Transcribe the coffeehouse passage word for word from "So I stepped" to "of the handful.".

Excerpted text Block Start

06/29/2004: Bending over backwards atop a ladder at my studio, I lifted the huge 6-foot sign into place above my head. I was making one last-ditch attempt to resurrect the weekly Sunday night coffeehouse, which had tapered off to less than a fifth of last year's attendance. After six months of appeals, I could not find even one person who was willing to join me in the 35-plus hours a week that I was personally investing in this venture. Not one person was willing to help, yet those very same people insisted that I continue making it happen for them, single handedly providing festivities at considerable cost to myself, week upon week, year upon year. That's right -- after six years not one person stepped forward.

So I stepped up that ladder on June 29th, only one week into my 64th year, knowing that things were about to change forever. Having completed a long cycle of sevens, nine times in the making, I was singing happily that old Beatle's tune: "Will you still need me... Will you still feed me... When I'm 64?" Even way back in the Sixties when they released the song, I knew it was prophetic, and I knew only a handful could see it coming, could keep it going. And it turns out I am one of the handful.

Excerpted text Block End
Information given Block Start

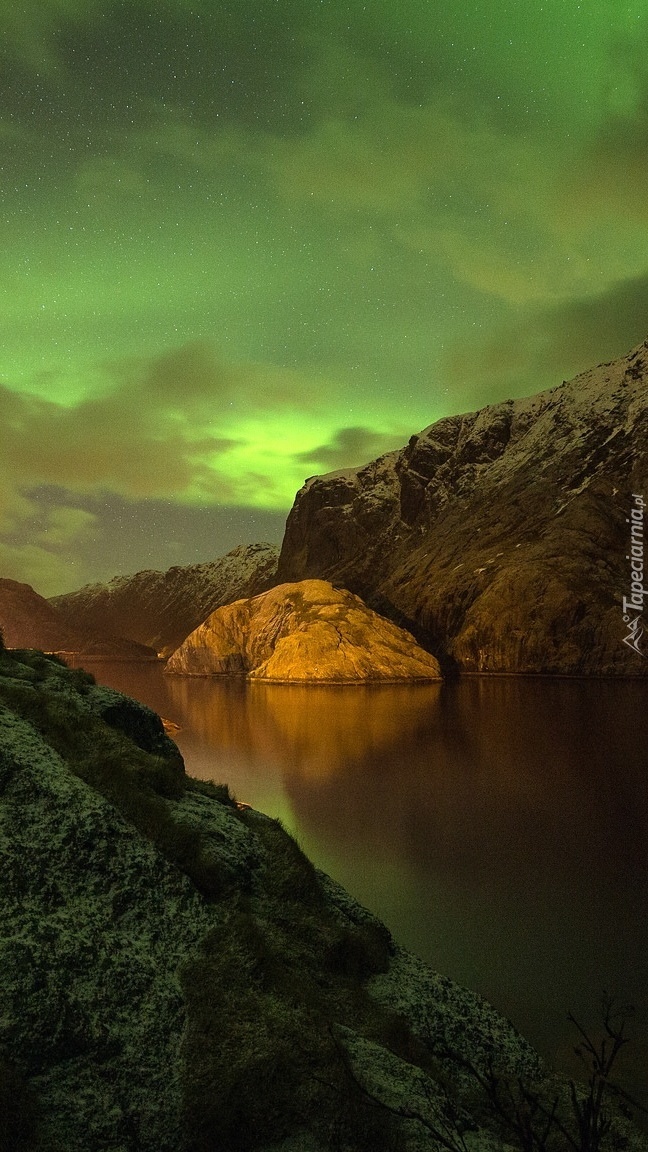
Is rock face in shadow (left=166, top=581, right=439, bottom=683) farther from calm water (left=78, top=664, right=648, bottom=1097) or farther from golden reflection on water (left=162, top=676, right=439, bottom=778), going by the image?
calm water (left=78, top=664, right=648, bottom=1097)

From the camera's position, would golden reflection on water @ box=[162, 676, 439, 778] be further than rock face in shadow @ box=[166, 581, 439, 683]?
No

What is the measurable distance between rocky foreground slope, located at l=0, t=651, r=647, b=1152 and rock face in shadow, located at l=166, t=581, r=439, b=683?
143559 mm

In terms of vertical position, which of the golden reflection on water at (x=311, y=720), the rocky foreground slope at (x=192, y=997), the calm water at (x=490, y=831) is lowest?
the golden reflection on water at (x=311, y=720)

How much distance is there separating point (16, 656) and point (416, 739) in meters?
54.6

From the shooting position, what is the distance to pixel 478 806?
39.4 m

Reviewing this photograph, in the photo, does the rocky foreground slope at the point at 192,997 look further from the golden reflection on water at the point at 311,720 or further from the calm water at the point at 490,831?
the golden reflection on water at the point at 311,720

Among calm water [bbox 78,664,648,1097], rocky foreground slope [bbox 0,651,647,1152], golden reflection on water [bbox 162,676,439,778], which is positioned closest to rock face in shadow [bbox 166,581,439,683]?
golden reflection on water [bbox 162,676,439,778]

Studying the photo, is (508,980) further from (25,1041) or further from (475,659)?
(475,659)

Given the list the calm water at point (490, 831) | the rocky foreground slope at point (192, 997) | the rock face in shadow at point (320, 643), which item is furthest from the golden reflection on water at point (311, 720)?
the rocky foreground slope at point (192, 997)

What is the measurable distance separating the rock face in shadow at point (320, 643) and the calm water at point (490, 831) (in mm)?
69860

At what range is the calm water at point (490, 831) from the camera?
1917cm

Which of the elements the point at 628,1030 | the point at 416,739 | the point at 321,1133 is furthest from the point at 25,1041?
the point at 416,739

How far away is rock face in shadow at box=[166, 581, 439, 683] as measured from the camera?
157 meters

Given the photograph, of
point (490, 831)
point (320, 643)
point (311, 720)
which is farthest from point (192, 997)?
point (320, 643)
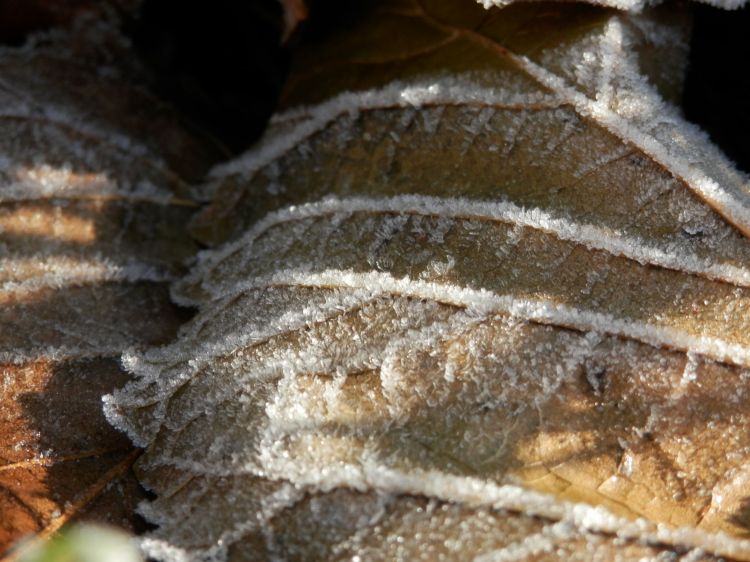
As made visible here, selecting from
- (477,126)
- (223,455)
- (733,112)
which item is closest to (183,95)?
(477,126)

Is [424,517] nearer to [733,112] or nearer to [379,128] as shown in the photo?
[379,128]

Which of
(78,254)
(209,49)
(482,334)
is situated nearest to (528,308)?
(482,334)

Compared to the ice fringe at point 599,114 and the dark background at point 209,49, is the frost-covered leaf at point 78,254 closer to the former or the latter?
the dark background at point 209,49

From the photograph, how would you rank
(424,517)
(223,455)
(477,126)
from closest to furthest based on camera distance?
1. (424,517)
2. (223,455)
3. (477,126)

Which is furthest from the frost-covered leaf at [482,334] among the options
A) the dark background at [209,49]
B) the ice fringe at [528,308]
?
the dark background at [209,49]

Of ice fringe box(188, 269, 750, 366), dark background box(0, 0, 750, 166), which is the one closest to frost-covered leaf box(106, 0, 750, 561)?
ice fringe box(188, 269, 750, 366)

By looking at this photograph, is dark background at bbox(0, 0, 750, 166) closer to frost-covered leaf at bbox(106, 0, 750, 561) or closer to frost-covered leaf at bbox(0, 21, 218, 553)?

Information given Block End

- [Completed exercise]
So I stepped up that ladder on June 29th, only one week into my 64th year, knowing that things were about to change forever. Having completed a long cycle of sevens, nine times in the making, I was singing happily that old Beatle's tune: "Will you still need me... Will you still feed me... When I'm 64?" Even way back in the Sixties when they released the song, I knew it was prophetic, and I knew only a handful could see it coming, could keep it going. And it turns out I am one of the handful.